▶ The problem: Everything from the first line of the material below through the line containing "DiffTalk: A diffusion-based" must be retyped exactly, and nothing past it.

------------------------------------

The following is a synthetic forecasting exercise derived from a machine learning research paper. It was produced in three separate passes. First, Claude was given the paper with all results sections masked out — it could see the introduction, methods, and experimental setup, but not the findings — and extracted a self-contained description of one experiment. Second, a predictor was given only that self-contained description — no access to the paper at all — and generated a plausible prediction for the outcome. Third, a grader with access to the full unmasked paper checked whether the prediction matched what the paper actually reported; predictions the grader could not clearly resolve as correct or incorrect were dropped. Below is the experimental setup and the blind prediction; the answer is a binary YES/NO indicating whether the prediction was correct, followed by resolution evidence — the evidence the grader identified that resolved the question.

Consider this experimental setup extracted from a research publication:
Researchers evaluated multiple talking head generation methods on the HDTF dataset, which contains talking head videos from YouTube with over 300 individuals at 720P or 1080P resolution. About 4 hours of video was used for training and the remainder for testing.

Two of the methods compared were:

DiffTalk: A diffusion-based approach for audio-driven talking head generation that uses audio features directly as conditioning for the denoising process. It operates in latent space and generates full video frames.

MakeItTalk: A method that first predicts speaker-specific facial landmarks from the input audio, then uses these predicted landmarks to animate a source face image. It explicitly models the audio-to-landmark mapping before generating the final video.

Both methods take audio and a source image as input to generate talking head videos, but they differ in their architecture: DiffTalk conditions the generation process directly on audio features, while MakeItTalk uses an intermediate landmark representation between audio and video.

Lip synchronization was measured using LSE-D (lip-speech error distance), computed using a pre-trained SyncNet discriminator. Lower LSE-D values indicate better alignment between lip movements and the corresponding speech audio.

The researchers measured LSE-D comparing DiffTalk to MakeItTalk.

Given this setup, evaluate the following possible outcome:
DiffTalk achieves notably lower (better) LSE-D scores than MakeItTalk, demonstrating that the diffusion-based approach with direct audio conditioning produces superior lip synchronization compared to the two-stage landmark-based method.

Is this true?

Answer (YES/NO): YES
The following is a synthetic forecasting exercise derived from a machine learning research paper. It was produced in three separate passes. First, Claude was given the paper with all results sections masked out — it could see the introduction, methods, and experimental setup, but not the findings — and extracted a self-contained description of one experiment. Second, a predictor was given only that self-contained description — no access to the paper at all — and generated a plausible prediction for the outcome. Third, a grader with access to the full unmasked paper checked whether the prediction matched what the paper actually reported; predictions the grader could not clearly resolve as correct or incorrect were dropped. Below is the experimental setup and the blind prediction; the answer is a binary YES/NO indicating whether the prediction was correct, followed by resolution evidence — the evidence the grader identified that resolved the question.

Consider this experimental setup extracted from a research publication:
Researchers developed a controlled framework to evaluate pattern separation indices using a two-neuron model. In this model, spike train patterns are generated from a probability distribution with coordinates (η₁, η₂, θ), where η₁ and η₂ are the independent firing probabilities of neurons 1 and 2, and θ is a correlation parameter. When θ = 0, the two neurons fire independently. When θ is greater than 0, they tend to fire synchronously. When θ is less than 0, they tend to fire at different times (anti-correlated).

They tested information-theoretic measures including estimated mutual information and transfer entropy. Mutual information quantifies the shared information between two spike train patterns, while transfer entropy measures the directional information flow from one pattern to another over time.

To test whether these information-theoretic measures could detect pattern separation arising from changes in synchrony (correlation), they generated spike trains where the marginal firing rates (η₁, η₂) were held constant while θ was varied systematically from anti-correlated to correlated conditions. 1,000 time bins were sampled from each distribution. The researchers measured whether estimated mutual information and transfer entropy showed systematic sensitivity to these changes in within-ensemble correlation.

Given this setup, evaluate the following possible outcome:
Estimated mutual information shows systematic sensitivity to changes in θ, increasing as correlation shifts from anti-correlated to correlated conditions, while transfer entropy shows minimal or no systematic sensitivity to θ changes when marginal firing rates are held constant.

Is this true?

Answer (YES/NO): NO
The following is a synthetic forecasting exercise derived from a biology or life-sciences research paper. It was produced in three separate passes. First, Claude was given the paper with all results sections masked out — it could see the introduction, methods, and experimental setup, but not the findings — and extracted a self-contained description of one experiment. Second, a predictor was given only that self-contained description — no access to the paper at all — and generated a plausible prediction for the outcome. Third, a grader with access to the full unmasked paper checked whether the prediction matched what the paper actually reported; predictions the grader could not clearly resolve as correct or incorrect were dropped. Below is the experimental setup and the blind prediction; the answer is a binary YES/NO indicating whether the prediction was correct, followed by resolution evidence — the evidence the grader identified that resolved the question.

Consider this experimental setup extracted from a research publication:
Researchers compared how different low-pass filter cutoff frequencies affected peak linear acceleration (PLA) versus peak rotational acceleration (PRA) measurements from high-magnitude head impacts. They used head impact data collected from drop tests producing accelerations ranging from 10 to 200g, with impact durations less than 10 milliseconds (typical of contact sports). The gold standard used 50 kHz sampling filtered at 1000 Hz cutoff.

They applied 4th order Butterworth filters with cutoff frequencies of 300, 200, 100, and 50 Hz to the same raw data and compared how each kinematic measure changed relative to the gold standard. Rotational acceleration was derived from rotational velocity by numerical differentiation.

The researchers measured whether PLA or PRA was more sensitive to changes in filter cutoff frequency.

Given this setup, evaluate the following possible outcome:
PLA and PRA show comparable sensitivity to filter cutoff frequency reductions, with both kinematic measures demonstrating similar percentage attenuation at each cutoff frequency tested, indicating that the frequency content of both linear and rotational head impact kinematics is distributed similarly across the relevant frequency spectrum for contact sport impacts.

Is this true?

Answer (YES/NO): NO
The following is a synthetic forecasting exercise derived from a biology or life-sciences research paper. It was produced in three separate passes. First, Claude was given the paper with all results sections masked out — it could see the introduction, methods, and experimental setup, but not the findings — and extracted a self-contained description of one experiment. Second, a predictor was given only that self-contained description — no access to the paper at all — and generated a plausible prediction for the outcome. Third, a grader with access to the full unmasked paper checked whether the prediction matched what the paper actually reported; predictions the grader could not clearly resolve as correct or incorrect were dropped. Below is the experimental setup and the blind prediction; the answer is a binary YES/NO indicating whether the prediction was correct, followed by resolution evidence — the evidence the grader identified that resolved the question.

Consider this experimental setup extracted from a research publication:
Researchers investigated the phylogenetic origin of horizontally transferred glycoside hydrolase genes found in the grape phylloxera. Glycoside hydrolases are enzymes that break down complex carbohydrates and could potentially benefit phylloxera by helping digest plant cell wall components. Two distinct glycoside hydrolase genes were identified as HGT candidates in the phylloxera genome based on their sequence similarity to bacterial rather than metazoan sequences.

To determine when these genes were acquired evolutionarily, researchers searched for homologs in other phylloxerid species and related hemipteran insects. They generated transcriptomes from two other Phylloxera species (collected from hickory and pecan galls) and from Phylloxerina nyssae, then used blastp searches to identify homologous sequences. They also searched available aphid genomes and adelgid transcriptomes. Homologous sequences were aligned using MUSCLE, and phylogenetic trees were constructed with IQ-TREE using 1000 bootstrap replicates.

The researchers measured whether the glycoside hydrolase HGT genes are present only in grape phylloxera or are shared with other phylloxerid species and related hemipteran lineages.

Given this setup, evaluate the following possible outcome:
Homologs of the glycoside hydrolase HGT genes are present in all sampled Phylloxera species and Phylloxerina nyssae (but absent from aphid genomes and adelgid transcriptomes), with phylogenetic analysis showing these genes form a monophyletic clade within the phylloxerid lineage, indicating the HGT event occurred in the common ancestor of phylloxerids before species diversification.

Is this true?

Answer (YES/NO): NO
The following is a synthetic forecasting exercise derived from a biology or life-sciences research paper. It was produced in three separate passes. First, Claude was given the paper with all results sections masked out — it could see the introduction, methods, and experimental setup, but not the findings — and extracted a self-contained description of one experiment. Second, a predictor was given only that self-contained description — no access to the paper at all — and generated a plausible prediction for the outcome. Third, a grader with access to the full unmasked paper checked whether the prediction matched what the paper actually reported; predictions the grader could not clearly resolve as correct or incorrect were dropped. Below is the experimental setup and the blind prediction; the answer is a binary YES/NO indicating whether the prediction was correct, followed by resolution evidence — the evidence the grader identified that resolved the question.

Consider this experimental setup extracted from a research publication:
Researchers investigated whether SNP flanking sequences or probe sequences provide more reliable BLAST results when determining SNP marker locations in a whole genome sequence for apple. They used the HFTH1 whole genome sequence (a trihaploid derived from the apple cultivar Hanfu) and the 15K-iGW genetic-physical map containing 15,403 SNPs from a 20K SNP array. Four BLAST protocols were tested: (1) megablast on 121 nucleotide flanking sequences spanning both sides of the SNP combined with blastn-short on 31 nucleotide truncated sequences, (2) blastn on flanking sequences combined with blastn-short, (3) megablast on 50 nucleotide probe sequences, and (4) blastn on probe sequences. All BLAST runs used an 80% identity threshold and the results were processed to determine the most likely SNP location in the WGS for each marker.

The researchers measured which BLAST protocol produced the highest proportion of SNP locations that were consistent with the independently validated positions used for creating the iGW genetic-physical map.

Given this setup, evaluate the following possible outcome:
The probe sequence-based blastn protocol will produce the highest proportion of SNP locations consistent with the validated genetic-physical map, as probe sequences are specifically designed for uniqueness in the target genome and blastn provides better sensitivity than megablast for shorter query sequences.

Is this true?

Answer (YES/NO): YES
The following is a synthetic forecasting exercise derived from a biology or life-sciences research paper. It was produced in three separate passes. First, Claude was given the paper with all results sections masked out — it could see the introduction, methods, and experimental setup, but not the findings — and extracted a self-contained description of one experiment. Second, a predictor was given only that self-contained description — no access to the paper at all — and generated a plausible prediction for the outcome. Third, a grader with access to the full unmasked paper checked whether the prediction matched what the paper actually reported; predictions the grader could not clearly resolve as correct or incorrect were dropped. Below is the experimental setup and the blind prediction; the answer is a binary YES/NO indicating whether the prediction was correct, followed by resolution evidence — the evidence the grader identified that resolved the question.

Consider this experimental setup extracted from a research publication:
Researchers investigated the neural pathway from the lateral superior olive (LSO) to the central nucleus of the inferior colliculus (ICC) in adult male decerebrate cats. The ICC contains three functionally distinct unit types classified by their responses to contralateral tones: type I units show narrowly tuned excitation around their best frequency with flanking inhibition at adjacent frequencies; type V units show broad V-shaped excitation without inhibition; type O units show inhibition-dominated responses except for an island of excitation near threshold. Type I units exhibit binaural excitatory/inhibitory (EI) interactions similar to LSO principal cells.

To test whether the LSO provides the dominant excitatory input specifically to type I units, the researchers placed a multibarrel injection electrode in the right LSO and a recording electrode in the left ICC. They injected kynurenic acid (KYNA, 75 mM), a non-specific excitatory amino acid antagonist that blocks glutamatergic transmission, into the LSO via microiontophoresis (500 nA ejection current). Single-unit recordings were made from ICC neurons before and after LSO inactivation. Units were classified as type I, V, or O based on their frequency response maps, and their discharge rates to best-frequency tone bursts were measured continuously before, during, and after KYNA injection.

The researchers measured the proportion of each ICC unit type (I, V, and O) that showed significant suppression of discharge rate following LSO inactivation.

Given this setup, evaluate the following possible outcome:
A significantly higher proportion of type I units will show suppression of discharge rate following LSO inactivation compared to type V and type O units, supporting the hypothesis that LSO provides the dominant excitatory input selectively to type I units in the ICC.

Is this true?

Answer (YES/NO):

------------------------------------

▶ Task output:
The following is a synthetic forecasting exercise derived from a machine learning research paper. It was produced in three separate passes. First, Claude was given the paper with all results sections masked out — it could see the introduction, methods, and experimental setup, but not the findings — and extracted a self-contained description of one experiment. Second, a predictor was given only that self-contained description — no access to the paper at all — and generated a plausible prediction for the outcome. Third, a grader with access to the full unmasked paper checked whether the prediction matched what the paper actually reported; predictions the grader could not clearly resolve as correct or incorrect were dropped. Below is the experimental setup and the blind prediction; the answer is a binary YES/NO indicating whether the prediction was correct, followed by resolution evidence — the evidence the grader identified that resolved the question.

Consider this experimental setup extracted from a research publication:
Researchers evaluated multiple talking head generation methods on the HDTF dataset, which contains talking head videos from YouTube with over 300 individuals at 720P or 1080P resolution. About 4 hours of video was used for training and the remainder for testing.

Two of the methods compared were:

DiffTalk: A diffusion-based approach for audio-driven talking head generation that uses audio features directly as conditioning for the denoising process. It operates in latent space and generates full video frames.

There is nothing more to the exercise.